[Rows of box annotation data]
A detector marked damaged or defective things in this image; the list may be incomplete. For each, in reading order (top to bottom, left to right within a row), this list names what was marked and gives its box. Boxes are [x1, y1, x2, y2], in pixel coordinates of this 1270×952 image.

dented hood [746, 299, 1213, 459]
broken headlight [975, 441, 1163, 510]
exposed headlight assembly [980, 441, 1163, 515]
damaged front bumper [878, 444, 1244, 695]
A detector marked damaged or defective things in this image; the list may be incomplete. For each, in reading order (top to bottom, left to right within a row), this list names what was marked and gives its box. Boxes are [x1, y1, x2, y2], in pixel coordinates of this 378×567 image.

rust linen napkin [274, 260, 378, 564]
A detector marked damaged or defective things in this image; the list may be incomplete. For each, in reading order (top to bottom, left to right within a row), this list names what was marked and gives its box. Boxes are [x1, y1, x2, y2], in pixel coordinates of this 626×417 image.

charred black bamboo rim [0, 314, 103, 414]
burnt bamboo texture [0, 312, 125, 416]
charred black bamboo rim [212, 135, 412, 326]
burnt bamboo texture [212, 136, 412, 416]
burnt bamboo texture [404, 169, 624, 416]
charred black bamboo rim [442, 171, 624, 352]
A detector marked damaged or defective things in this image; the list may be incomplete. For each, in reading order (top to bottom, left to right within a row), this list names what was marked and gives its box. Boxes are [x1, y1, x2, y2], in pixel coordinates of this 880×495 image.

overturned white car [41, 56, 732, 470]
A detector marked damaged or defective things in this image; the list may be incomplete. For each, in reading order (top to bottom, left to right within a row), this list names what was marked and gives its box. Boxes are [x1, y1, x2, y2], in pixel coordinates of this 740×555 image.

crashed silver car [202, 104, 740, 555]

**Exercise aim:** Present every line of the records above as a single numbered list, skipping the blank lines.

**Solution to the problem:**
1. A detector marked damaged or defective things in this image; the list may be incomplete. For each, in reading order (top to bottom, left to right within a row), this list names what was marked and gives its box. Boxes are [x1, y1, x2, y2], in pixel coordinates of this 1270×952 image.
2. dented hood [746, 299, 1213, 459]
3. broken headlight [975, 441, 1163, 510]
4. exposed headlight assembly [980, 441, 1163, 515]
5. damaged front bumper [878, 444, 1244, 695]
6. A detector marked damaged or defective things in this image; the list may be incomplete. For each, in reading order (top to bottom, left to right within a row), this list names what was marked and gives its box. Boxes are [x1, y1, x2, y2], in pixel coordinates of this 378×567 image.
7. rust linen napkin [274, 260, 378, 564]
8. A detector marked damaged or defective things in this image; the list may be incomplete. For each, in reading order (top to bottom, left to right within a row), this list names what was marked and gives its box. Boxes are [x1, y1, x2, y2], in pixel coordinates of this 626×417 image.
9. charred black bamboo rim [0, 314, 103, 414]
10. burnt bamboo texture [0, 312, 125, 416]
11. charred black bamboo rim [212, 135, 412, 326]
12. burnt bamboo texture [212, 136, 412, 416]
13. burnt bamboo texture [404, 169, 624, 416]
14. charred black bamboo rim [442, 171, 624, 352]
15. A detector marked damaged or defective things in this image; the list may be incomplete. For each, in reading order (top to bottom, left to right within a row), this list names what was marked and gives its box. Boxes are [x1, y1, x2, y2], in pixel coordinates of this 880×495 image.
16. overturned white car [41, 56, 732, 470]
17. A detector marked damaged or defective things in this image; the list may be incomplete. For each, in reading order (top to bottom, left to right within a row), this list names what was marked and gives its box. Boxes are [x1, y1, x2, y2], in pixel coordinates of this 740×555 image.
18. crashed silver car [202, 104, 740, 555]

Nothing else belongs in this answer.